[Dataset excerpt]

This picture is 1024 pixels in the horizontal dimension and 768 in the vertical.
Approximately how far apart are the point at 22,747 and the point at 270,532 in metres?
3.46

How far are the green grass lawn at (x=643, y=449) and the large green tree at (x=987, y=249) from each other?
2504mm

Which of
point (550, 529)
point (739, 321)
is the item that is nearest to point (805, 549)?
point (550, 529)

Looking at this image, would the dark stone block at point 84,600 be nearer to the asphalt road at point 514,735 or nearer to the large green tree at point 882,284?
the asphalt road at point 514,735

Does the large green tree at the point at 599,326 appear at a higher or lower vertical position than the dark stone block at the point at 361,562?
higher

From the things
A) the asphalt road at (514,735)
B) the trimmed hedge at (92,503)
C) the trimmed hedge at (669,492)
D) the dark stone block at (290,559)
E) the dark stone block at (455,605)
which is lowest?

**Work to do:**
Present every line of the records above as a Markdown table with the columns Row and Line, numbering the rows in order and leaving out the blank lines.

**The result:**
| Row | Line |
|---|---|
| 1 | This picture is 1024 pixels in the horizontal dimension and 768 in the vertical. |
| 2 | Approximately how far apart are the point at 22,747 and the point at 270,532 in metres? |
| 3 | 3.46 |
| 4 | How far are the green grass lawn at (x=643, y=449) and the large green tree at (x=987, y=249) from each other? |
| 5 | 2504mm |
| 6 | Which of |
| 7 | point (550, 529) |
| 8 | point (739, 321) |
| 9 | is the item that is nearest to point (805, 549)? |
| 10 | point (550, 529) |
| 11 | Looking at this image, would the dark stone block at point 84,600 be nearer to the asphalt road at point 514,735 or nearer to the large green tree at point 882,284? |
| 12 | the asphalt road at point 514,735 |
| 13 | Does the large green tree at the point at 599,326 appear at a higher or lower vertical position than the dark stone block at the point at 361,562? |
| 14 | higher |
| 15 | From the things |
| 16 | A) the asphalt road at (514,735) |
| 17 | B) the trimmed hedge at (92,503) |
| 18 | C) the trimmed hedge at (669,492) |
| 19 | D) the dark stone block at (290,559) |
| 20 | E) the dark stone block at (455,605) |
| 21 | which is lowest? |